Verklaart niet bewezen hetgeen verdachte meer of anders is ten laste gelegd dan hiervoor bewezen is verklaard en spreekt hem daarvan vrij.
Het bewezen verklaarde levert op het misdrijf:
t.a.v. feit 1 primair:
overtreding van artikel 6 van de Wegenverkeerswet 1994, terwijl het een ongeval betreft waardoor een ander lichamelijk letsel wordt toegebracht
Verklaart verdachte hiervoor strafbaar.
Legt op de volgende straffen:
t.a.v. feit 1 primair:
Een
taakstrafvoor de duur van
40 urensubsidiair 20 dagen hechtenis.
Een
ontzeggingvan de bevoegdheid motorrijtuigen te besturen voor de duur van
6 maanden voorwaardelijkmet een proeftijd van 2 jaren.

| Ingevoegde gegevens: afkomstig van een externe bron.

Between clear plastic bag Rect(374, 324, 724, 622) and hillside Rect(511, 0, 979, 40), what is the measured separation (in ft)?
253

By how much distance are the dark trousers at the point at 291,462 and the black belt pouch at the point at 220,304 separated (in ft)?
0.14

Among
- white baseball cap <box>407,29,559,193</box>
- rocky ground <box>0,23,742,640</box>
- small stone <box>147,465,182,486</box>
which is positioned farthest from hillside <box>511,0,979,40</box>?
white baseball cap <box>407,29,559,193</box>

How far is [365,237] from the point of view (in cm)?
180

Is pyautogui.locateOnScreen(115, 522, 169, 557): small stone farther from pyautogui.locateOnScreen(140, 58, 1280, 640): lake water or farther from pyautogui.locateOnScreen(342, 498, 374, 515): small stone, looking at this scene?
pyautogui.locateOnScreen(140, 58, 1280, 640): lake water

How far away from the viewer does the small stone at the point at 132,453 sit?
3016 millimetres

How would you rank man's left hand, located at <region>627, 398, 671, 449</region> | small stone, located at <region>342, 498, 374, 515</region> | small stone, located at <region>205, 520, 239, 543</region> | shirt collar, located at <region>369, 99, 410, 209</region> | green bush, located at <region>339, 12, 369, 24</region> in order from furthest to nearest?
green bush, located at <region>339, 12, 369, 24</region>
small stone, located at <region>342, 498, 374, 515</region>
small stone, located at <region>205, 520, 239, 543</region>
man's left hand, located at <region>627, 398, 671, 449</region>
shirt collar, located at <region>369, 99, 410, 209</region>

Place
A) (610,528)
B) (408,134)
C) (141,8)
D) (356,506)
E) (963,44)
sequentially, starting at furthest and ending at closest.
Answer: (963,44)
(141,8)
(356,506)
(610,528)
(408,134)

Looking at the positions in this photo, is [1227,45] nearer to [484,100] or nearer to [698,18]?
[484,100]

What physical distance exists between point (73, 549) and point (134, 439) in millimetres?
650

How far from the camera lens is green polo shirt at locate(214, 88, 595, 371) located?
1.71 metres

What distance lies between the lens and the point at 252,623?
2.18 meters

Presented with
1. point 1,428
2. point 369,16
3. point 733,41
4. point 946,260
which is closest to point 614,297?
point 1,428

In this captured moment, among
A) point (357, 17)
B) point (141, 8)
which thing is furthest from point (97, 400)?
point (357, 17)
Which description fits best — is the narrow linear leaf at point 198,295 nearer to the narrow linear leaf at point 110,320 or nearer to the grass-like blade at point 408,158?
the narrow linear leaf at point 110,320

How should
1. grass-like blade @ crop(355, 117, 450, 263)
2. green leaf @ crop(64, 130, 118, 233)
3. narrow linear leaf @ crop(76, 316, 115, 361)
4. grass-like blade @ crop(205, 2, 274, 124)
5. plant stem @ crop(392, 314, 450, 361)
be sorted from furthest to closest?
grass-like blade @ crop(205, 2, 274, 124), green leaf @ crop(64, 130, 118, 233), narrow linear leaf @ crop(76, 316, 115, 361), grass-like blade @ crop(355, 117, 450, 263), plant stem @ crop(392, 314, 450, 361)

Voorwaarde is, dat de veroordeelde zich voor het einde van de proeftijd niet schuldig zal maken aan een strafbaar feit.
Dit vonnis is gewezen door:
mr. N. Flikkenschild, voorzitter,
mr. J. Donkersloot en mr. M. Kleijn Hesselink, leden,
in tegenwoordigheid van D.A. Koopmans, griffier,
en is uitgesproken op 15 augustus 2022.
De oudste rechter is buiten staat om dit vonnis mede te ondertekenen.

Voetnoten

1.En feitenrechters, bijvoorbeeld Hof Amsterdam 3 oktober 2006, ECLI:NL:GHAMS:2006:BC7965; Rechtbank Alkmaar 4 november 2010, ECLI:NL:RBALK:2010:BO8413; Rechtbank Gelderland 2 november 2018, ECLI:NL:RBGEL:2018:4719.
2.Vergelijk Hoge Raad 1 juni 2004, ECLI:NL:HR:2004:AO5822.